Before reviewing each legislative change in detail, the following six points capture the practical essentials every foreign buyer should absorb immediately:
Spain’s property regulatory framework is governed by a combination of national legislation and autonomous‑community (regional) competences, particularly in taxation. Two parallel reform tracks converged in early‑to‑mid 2026, creating the current environment for foreign investors.
The first track is the national Royal Decree‑Law 2/2026, approved by the Council of Ministers and published in the BOE on 4 February 2026. The decree bundles emergency housing‑supply measures with targeted fiscal adjustments affecting purchase taxation, rental regulation and non‑resident reporting. The second track comprises regional tax reforms, the most significant being the Comunidad Valenciana’s ITP and AJD rate reductions, which took effect on 1 June 2026.
| Date | Event | Impact on foreign buyers |
|---|---|---|
| 4 February 2026 | Royal Decree‑Law 2/2026 published in BOE | New tax‑base rules, reporting obligations and rental measures take effect |
| 1 June 2026 | Comunidad Valenciana ITP/AJD rate cut effective | ITP reduced from 10 % to 9 %; AJD from 1.5 % to 1.4 % on qualifying transactions |
| Ongoing 2026 | Other autonomous communities reviewing ITP schedules | Buyers in Andalucía, Catalonia and Madrid should monitor regional bulletins |
Foreign investors and their advisers should maintain direct access to the official texts rather than relying on secondary summaries.
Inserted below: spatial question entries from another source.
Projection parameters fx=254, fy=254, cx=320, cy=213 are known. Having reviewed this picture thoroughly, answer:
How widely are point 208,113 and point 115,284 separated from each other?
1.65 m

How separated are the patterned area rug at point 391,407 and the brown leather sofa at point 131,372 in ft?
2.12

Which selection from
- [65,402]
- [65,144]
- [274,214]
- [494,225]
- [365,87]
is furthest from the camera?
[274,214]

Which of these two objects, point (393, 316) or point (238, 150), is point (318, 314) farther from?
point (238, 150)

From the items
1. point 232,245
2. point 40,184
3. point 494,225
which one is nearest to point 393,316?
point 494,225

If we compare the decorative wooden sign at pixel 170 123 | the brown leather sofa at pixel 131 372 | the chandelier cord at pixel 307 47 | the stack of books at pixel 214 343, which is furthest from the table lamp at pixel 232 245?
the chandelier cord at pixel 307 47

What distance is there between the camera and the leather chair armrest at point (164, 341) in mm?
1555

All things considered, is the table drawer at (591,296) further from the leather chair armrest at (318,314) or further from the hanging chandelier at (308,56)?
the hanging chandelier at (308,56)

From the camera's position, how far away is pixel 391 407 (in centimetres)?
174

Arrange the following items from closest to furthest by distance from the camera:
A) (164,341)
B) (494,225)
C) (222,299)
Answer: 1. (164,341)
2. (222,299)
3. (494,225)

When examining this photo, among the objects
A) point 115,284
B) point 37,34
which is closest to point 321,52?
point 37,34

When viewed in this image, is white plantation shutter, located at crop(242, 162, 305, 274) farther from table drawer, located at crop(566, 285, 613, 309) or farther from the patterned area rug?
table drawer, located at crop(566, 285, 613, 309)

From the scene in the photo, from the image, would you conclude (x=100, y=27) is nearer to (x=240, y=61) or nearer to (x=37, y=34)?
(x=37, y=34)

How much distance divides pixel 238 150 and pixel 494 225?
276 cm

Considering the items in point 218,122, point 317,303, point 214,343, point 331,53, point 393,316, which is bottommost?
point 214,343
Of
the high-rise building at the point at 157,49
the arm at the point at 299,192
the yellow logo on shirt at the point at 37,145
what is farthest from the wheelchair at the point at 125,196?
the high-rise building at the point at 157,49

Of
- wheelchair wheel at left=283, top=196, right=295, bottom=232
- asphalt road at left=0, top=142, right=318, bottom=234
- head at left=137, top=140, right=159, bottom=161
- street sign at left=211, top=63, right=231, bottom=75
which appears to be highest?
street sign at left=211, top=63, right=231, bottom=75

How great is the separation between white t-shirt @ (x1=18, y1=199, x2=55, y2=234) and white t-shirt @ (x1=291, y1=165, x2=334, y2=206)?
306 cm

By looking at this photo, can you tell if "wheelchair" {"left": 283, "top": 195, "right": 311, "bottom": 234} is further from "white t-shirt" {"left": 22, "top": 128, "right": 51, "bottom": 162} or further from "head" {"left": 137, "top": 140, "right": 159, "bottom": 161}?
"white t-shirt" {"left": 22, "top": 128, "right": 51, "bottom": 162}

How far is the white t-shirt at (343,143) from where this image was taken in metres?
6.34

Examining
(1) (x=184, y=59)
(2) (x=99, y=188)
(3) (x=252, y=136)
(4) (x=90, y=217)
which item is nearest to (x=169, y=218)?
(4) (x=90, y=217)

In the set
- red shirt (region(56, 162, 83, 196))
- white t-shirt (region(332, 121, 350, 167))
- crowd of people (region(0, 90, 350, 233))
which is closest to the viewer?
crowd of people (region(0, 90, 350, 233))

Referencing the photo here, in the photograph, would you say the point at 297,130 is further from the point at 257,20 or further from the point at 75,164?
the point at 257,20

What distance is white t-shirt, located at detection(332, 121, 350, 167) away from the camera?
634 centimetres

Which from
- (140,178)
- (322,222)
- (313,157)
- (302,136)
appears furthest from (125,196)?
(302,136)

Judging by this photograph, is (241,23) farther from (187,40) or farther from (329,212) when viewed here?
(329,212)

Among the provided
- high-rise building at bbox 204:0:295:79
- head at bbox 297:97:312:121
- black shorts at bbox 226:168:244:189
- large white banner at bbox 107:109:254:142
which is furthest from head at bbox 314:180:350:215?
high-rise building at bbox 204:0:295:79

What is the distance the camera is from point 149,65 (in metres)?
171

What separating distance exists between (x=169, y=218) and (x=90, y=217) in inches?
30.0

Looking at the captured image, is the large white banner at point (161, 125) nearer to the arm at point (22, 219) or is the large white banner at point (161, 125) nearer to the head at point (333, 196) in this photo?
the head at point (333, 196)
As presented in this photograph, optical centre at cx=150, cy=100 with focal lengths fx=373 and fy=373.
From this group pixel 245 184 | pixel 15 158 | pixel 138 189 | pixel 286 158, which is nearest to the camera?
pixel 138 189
The primary references are the BOE publication of Royal Decree‑Law 2/2026, the Agencia Tributaria’s published guidance on the decree’s fiscal measures, and the relevant regional treasury bulletins (such as the Diari Oficial de la Generalitat Valenciana for the Comunidad Valenciana ITP changes).
In short: Royal Decree‑Law 2/2026 adjusts the tax treatment of certain property transactions, introduces enhanced reporting for non‑resident buyers and expands tenant protections, but it does not prohibit foreign purchases.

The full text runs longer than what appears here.